El estilo de gobernar del presidente Martinelli hace un enorme contraste con el del otrora jefe de gobierno, general Omar Torrijos. Él, aun siendo un militar académico y jefe de Gobierno, tenía como su mayor virtud escuchar y consultar con el pueblo. Organizó un equipo de oficiales para analizar los artículos de opinión que publicaban los medios escritos. De esta práctica logró una fuente inagotablemente rica en ideas y sugerencias que lo preinmunizaban contra yerros costosos, como el de Changuinola o Cerro Colorado. Incluso, para profundizar esos temas invitaba a los articulistas que más le impresionaban.
Además, ubicó buzones en sitios públicos (“El Rectificador”), en los que la ciudadanía hacía sugerencias y quejas. Aunque reconocemos en el presidente Martinelli a un ciudadano de buenas ejecutorias e intenciones, acontece que tras el éxito de 100 para los 70, la beca universal, la Red de Oportunidades, el transporte colectivo y el Metro, el mandatario ha perdido la zona de los strike y todo lo que tira a home se convierte en líos. Se trata del lanzador estrella del Gobierno en un partido que apenas empieza. Otra vez tuvo las bases llenas, en esta ocasión de indígenas (en el episodio anterior de bocatoreños).
Nuestro mandatario rectificó a tiempo y escapó de su tumba política, porque se presentó en San Félix con un mensaje conciliador y de paz, no solo para los ngäbe buglés sino para todos los panameños, ya incómodos e irritados por el sistema de gobernar mediante la confrontación y la polémica, como lo reiteran los resultados de encuestas recientes. Por supuesto, un Presidente que tropieza dos veces con la misma piedra en solo siete meses desde Changuinola, inevitablemente verá caer su índice de popularidad, y si no rectifica el rumbo, se expone a sacrificar la posibilidad de seguir gobernando más allá de 2014. No solo él, sino la alianza de partidos políticos que le acompañan.
Al observar rostros inteligentes en el entorno inmediato del Presidente, cuesta comprender que el Gobierno repita las mismas imprudencias y costosos errores de la explosión social en Changuinola y quede atrapado, otra vez, en similar callejón sin salida con el Código Minero. Aunque la situación se superó, quedan dudas: ¿Cuál fue el costo social y material? ¿Cómo queda la imagen internacional empañada por estos dos yerros? ¿Quién lo paga? ¿Será por esto que el TLC con EU una vez más se nos aleja?
El Sr.
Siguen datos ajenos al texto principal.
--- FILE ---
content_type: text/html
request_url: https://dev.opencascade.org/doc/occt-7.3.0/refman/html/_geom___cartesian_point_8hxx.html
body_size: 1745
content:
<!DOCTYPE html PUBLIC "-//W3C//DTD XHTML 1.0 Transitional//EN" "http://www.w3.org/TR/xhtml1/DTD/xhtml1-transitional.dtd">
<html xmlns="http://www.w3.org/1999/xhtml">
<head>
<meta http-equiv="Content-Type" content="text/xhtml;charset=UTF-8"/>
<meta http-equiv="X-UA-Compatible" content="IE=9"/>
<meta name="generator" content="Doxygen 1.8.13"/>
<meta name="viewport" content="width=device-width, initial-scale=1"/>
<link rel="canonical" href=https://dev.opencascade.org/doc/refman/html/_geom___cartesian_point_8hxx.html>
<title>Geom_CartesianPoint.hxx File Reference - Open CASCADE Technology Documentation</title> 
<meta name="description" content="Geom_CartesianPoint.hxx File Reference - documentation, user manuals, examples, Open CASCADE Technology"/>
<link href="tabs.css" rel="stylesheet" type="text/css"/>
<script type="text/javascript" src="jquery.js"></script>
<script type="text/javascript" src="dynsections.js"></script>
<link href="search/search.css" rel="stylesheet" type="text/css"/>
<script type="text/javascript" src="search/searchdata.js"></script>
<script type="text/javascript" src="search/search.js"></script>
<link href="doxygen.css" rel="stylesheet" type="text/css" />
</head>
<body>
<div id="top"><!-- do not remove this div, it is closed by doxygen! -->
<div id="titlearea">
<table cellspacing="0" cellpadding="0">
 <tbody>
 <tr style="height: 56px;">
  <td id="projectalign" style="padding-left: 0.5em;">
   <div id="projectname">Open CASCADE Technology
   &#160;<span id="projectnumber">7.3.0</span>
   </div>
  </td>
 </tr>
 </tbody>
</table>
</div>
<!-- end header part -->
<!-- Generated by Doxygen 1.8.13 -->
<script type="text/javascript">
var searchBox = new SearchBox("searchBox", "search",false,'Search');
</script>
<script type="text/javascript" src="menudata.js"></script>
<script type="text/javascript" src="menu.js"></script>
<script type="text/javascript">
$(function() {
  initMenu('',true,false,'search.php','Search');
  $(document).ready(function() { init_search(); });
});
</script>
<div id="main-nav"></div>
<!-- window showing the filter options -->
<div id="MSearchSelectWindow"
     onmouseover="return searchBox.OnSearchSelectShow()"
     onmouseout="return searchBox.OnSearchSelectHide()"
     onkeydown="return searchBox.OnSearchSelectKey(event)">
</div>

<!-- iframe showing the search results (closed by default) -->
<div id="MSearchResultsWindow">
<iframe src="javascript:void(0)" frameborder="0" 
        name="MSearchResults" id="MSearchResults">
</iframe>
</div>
Presidente debe estar consciente de que en los primeros debates de la Asamblea se destila el caldo de cultivo disociador y separatista de la sociedad panameña, porque son ficticios; la ciudadanía acude invitada para opinar, pero es utilizada, irrespetada y burlada, porque le habla a cinco humanoides, de vestidos caros y corbatas vistosas, que reciben instrucciones por Blackberry, que oyen pero no escuchan.
Algo no funciona bien, Sr. Presidente. Y cada vez más el pueblo da muestras decididas de pelear por sus derechos y conquistas históricas. Los pobres y humildes no se dejan manipular por grupos políticos ni estos tienen semejante poder de convocatoria militante.
Desde 1914, a raíz de la esclavitud cruel y despiadada contra los indígenas en la región cauchera de la Amazonia peruana, la Iglesia católica catequiza a los marginados para elevar su autoestima y para que luchen por su derecho a la vida. En 1968 surgió el “torrijismo” verdadero –no me refiero al demagógico electorero de hoy–, el que refuerza en nuestros aborígenes, campesinos y marginados las enseñanzas centenarias de la Iglesia católica de no dejarse despojar de sus conquistas históricas, leyes, códigos, tierras, recursos naturales y del derecho a una vida decorosa y digna.